Fernandez continues:
The bureaucratic model needs to be replaced by the flash mob paradigm, where eternal bureaucracies give way to the task-oriented, time-limited endeavor. As one friend of mine put it, the most amazing thing about the cathedral builders is they disbanded themselves:Outside the two coasts, the people have sensed all of this for many years. It wasn't just Bush or Obama, although the abject failures of the latter president did create a tipping point. It wasn't just Hillary Clinton's blatant dishonesty and corrupt behavior that lost her the presidency everyone expected her to win. It was a pervading sense that no career politician coming out of either party had a clue and that words, not actions, were all that we could expect. They're all clowns.
Imagine the modern world recast (but with modern technology) to the middle ages guild system. Deconstruct modern corporations. It's time for them to go. You want to build something? Issue a "casting call" via an app.Our modern institutions will never self-disband; that's the problem. They have become historical projects, ends in themselves, destined to fulfill some idealized future that was new in 1917. They are condemned, like Sisyphus to roll the same old rock up the same old Hill with the same old result. Of the two roads along the razor's edge our world finds itself choosing, the institutions in crisis can't pick the path to prosperity and potential. That's not in their repertoire.
"If you wanted to build a cathedral you sent out messengers far and wide: "Five year project. Room and board and competitive pay. Looking for masons, wood workers, a master builder, etc. References from your local guild required. Bring your own tools. Show up from June 15th to June 30th and we'll hire the best"
Flash mob for building a cathedral.
No Cathedral building corporation, Inc. [and certainly, no government agency]
Fernandez quotes Glen Reynolds who writes:
Watching the ongoing clown show in Washington, Americans can be forgiven for asking themselves, “Why did we give this bunch of clowns so very much power over our nation and our lives?” ...As Fernandez notes, the clowns have a very limited repertoire—one that leads us into the past, not the future. For just a moment, we should all take a deep breath and ponder that reality. The clock is running and when the alarm finally goes off, it may be too late. Tick, tick, tick.

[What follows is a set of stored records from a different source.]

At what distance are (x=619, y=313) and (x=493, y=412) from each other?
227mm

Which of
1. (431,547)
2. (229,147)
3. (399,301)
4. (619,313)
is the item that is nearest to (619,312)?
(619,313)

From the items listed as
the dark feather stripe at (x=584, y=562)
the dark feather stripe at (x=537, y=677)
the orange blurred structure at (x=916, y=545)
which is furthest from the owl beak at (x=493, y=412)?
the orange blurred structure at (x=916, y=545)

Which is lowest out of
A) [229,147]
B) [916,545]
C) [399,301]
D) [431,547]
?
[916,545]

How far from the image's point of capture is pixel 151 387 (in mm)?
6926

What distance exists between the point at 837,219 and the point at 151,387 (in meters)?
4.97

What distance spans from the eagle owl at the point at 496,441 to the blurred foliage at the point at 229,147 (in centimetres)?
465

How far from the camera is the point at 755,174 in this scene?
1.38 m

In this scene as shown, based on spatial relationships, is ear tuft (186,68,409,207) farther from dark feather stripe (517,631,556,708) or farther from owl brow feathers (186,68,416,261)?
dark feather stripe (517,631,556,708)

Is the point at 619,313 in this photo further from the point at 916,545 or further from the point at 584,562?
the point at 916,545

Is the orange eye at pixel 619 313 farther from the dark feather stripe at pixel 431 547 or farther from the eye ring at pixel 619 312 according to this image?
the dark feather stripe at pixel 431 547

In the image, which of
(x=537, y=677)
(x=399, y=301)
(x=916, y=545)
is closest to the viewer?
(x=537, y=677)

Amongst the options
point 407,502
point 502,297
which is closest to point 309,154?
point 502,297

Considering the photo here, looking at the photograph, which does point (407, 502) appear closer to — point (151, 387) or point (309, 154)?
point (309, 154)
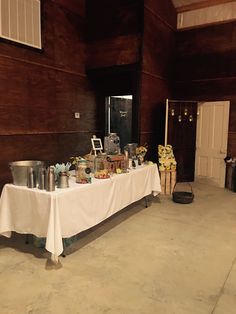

... the prerogative powers once exercised by English kings, until they were circumscribed after a resulting civil war, have now been reinvented and lodged in administrative agencies, even though the United States Constitution was drafted specifically to prevent just such abuses. But today, the laws that actually affect people and businesses are seldom written by Congress; instead they are created by administrative agencies through a process of “informal rulemaking,” a process whose chief virtue is that it’s easy for the rulers to engage in, and hard for the ruled to observe or influence.